When it comes to businesses, many merchants are hesitant to accept cryptocurrencies as payments. This is largely due to the fact that, when there are multiple such payments, the merchant needs to be able to identify each one. But the question of why won’t merchants accept crypto has much larger implications. Let’s take it from the top.
Without a clear way of doing this, there is a greater risk of fraud. However, by using intermediary wallets for each payment, businesses can get around this problem and ensure that each payment is properly accounted for. In this way, cryptocurrencies can be used more seamlessly and with less risk of fraud, right?
The Cold Truth
Well, not so fast. If the merchant’s business expenses are in crypto, no problem – then he can pay those expenses with crypto from his wallet. But it’s a rare case, and most merchants want to exchange crypto for fiat for many different reasons (taxes, payroll, supply chain etc.). Such a merchant could collect crypto for some time and then exchange it for fiat, saving on transaction costs. The problem is that the merchant never knows how much fiat money he will receive. Moreover, the high volatility of crypto brings with it arguably the biggest issue.

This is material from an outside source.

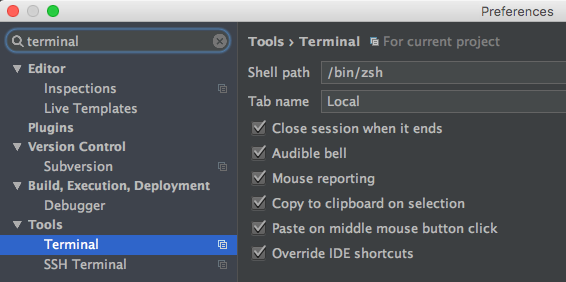 PhpStorm und oh-my-zsh terminal setting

The volatility of the exchange rate can leave merchants susceptible to losses. For example, if a merchant sells a product for €100 that cost him €80 to produce, he would only receive about €90 in fiat currency after accounting for commissions and fees.
If he were to accept payment in cryptocurrency, he could potentially receive €98 worth of cryptocurrency. However, the volatility of the exchange rate means that the value of his cryptocurrency could drop by the time he converts it back to fiat currency, leaving him at a loss.
One way to protect against this is for merchants to add a percentage to the price of their goods and services when accepting cryptocurrency. This way, even if the value of the cryptocurrency decreases, they will still end up breaking even or making a small profit. But this can often lead to customers feeling like they are being overcharged, as they are essentially paying a risk premium.
What Future Brings
It is possible that in the future merchants will be able to hedge against the risk of exchange rate volatility, making it easier and more appealing for them to accept cryptocurrencies. Until that time, advocates of cryptocurrency will need to work on educating merchants about the benefits of accepting crypto as payment, as well as reassuring them that they will not be left at a loss if the value of their cryptocurrencies declines.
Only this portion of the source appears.